▶ _Given text_

* * *

Reliability & observability senior analyst (x8) - data centers

Sydney

Capital Executive Search

Posted: 12 June

Offer description

We are currently partnering with a rapidly growing AI infrastructure and cloud technology organisation to appoint 8x IOC Reliability & Observability Senior Analysts to join their Sydney-based Infrastructure Operations Centre.

This business operates some of the world's largest GPU compute environments, delivering AI training and inference capabilities at scale. With significant investment in high-performance computing infrastructure and a commitment to sustainable operations, they continue to expand their global footprint while building one of the most advanced AI cloud platforms in the market.

The Role

This position sits within a 24/7 Infrastructure Operations Centre (running on 8-hour shifts, 8am or 10am start) and plays a critical role in ensuring the reliability, observability and operational performance of large-scale GPU compute environments.

Working closely with engineering, infrastructure and operations teams, you'll be responsible for improving incident detection, alert quality and operational visibility across a highly complex production environment, including:

* Perform advanced Level 2 incident analysis across GPU clusters, networking and supporting infrastructure.
* Improve alert quality, routing, enrichment and monitoring effectiveness to reduce operational noise and accelerate response times.
* Maintain operational dashboards, reliability metrics and service health reporting used by both technical teams and leadership.

* * *

▶ _Data for analysis_
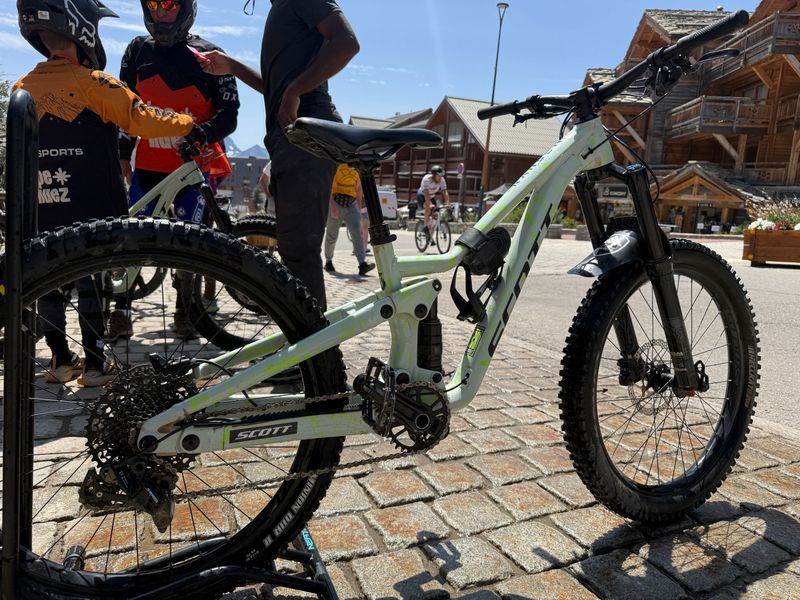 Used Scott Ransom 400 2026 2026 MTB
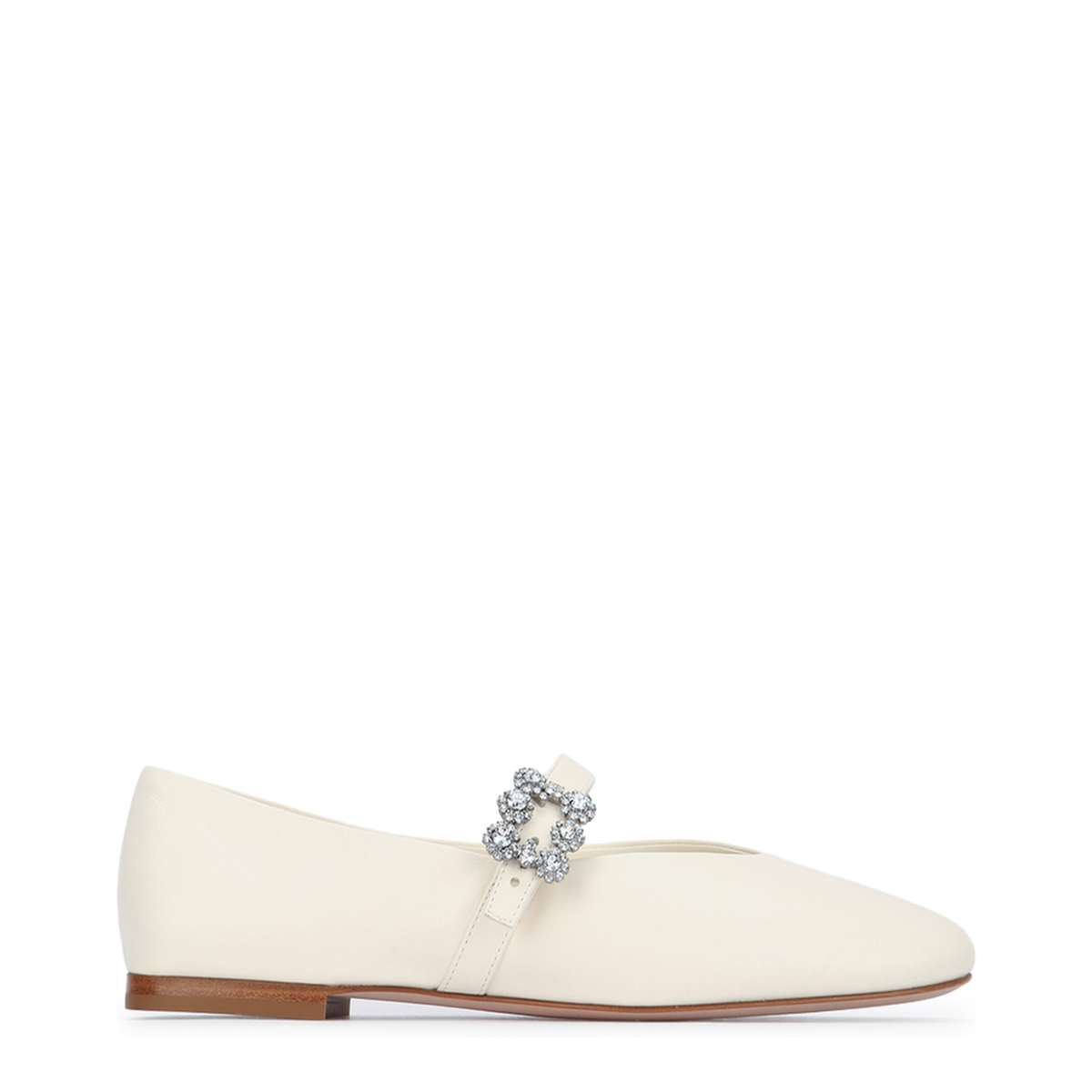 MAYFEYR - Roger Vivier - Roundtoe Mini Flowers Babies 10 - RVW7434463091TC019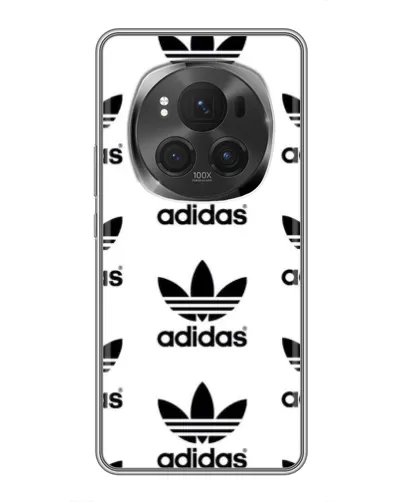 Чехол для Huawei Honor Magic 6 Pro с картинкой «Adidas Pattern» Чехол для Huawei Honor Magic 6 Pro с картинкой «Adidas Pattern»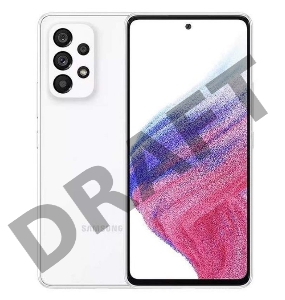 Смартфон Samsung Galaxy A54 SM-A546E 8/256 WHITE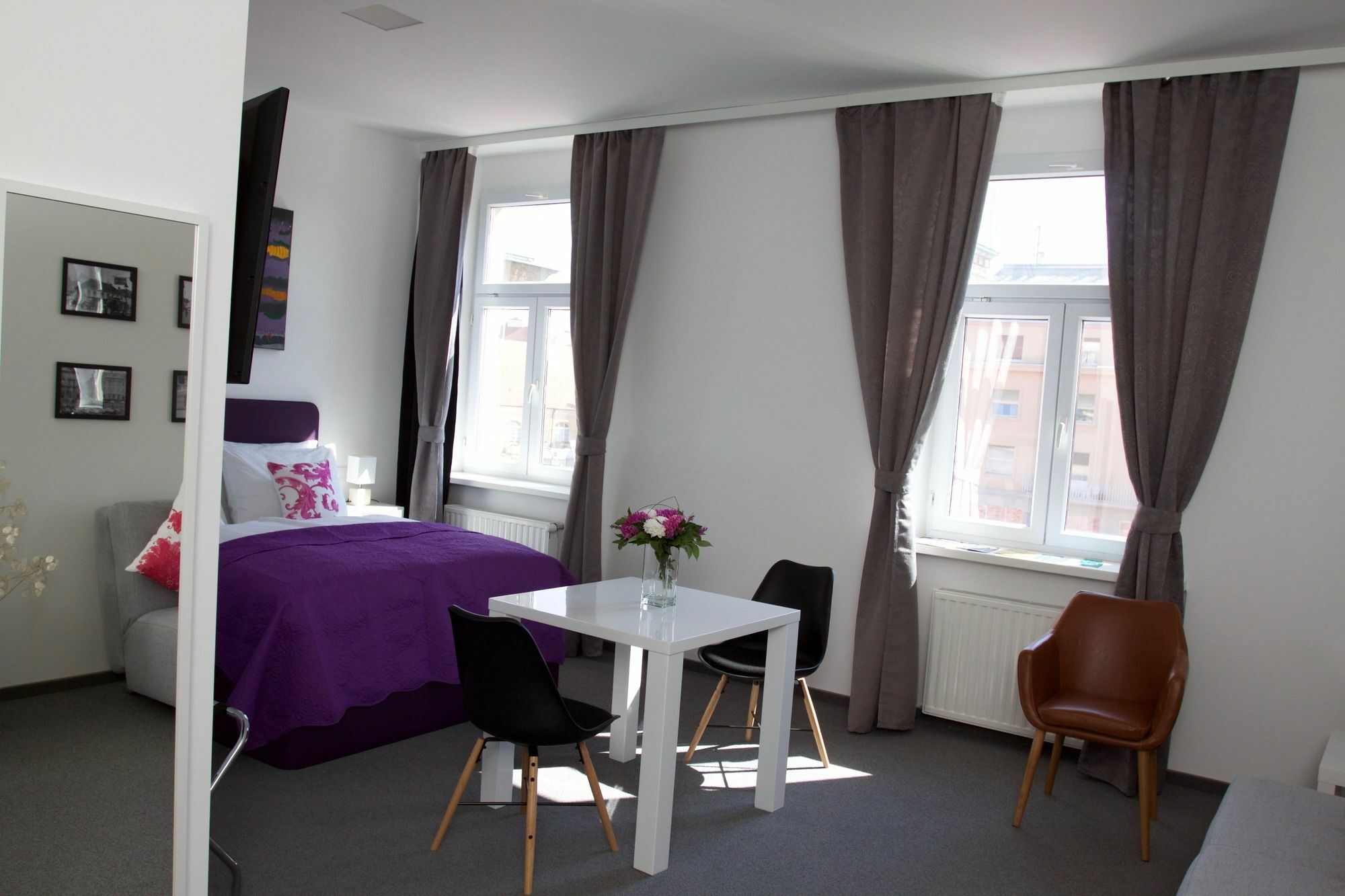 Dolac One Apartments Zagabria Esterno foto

* * *

▶ _Your task_
Extend the job posting for the Reliability & Observability Senior Analyst roles, picking up right after its last bullet point.

▶ _Task result_
* Investigate recurring incidents and identify opportunities to improve detection, automation and operational workflows.
* Analyse GPU health, performance degradation and failure patterns to support proactive incident management.
* Work with AIOps-generated insights, validating automated detections and ensuring operational signals remain accurate and actionable.
* Support incident management, RCA processes and operational reporting activities.

Desired Background

* 2-5 years of experience within IOC, NOC, Site Reliability Engineering, Production Operations, Observability or Reliability-focused environments.
* Strong understanding of incident management, service reliability and operational performance metrics such as MTTD and MTTR.
* Experience working with Linux systems, infrastructure monitoring platforms and enterprise ITSM tooling.
* Exposure to large-scale distributed environments, cloud infrastructure, HPC environments or GPU-based compute platforms.
* Hands‐on experience with observability tooling such as Splunk, Datadog or similar monitoring platforms.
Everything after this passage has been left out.